## start DATA LINES
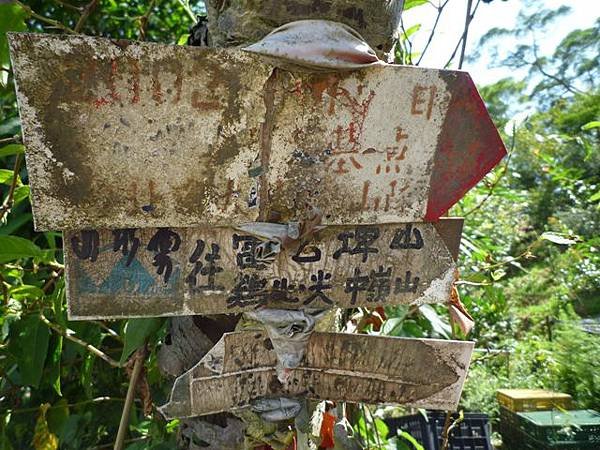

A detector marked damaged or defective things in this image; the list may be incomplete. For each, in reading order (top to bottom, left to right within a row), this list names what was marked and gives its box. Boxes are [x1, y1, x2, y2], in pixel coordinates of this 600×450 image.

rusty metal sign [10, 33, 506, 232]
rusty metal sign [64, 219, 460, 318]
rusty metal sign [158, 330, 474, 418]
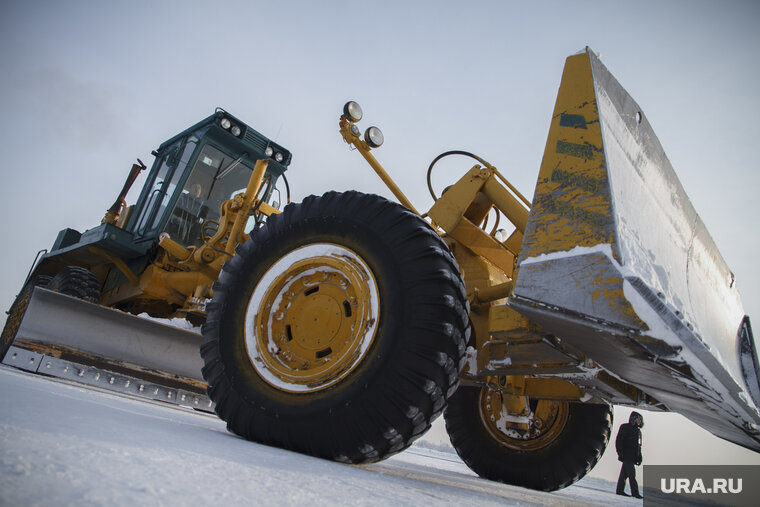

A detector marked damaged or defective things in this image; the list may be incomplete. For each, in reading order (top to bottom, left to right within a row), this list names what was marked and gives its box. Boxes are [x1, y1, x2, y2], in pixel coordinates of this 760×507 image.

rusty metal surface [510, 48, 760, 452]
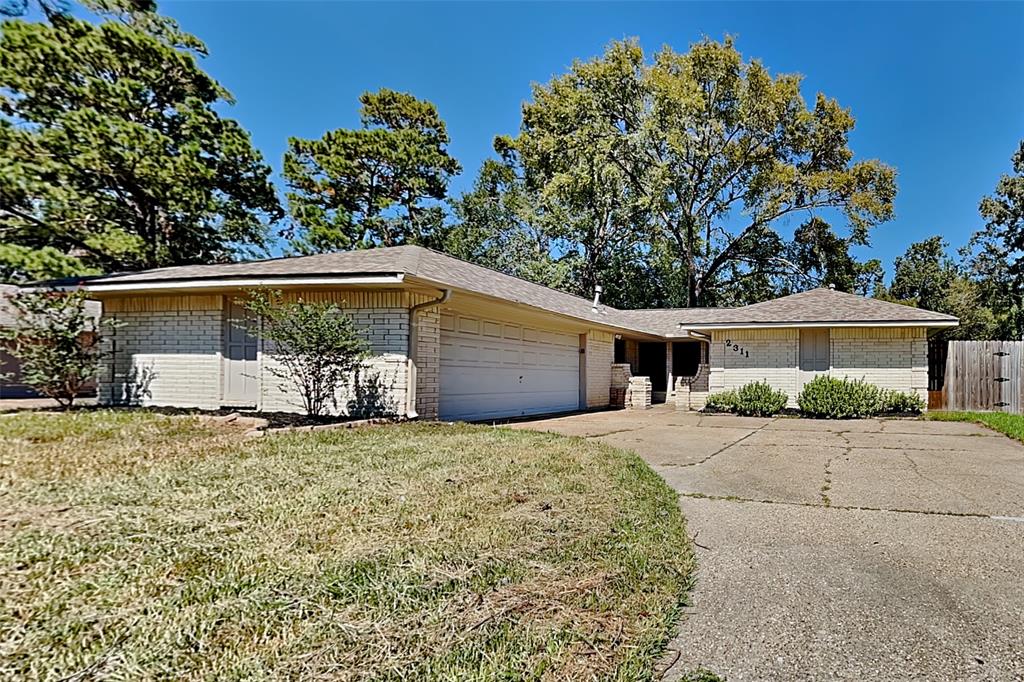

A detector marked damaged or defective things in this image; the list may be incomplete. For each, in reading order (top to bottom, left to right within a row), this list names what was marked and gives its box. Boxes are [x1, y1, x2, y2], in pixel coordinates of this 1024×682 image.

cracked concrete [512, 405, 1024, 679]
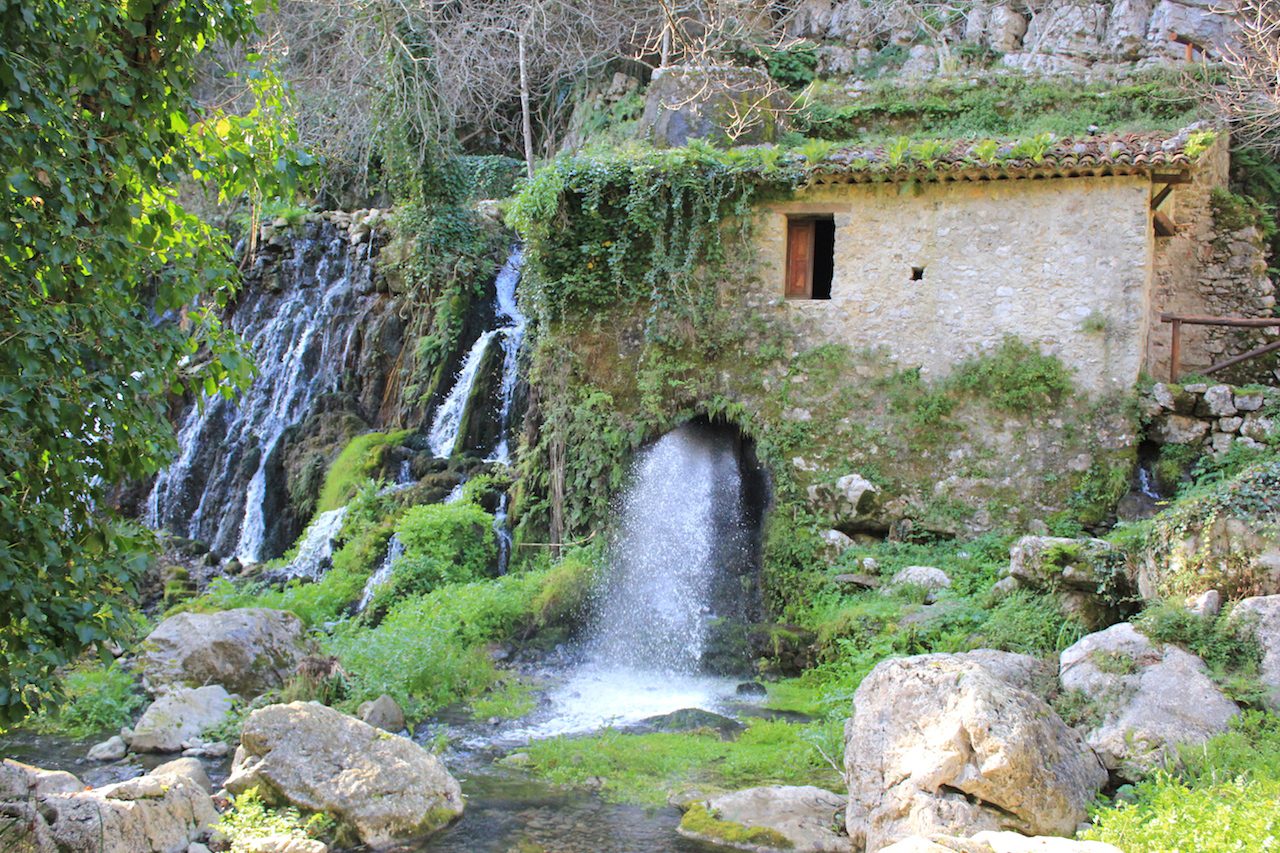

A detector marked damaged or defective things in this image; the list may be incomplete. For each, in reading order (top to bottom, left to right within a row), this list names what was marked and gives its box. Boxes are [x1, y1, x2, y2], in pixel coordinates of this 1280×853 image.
## end DATA LINES
- _WRITTEN EXERCISE_:
Print the entries above word for word, from the start through the line containing "rusty metal sign [158, 330, 474, 418]", including that line. Leave the pictures out of your answer.

- _THE OUTPUT_:
A detector marked damaged or defective things in this image; the list may be incomplete. For each, in reading order (top to bottom, left to right within a row), this list names what was marked and gives its box. Boxes are [x1, y1, x2, y2], in pixel coordinates of this 600×450 image.

rusty metal sign [10, 33, 506, 232]
rusty metal sign [64, 219, 460, 318]
rusty metal sign [158, 330, 474, 418]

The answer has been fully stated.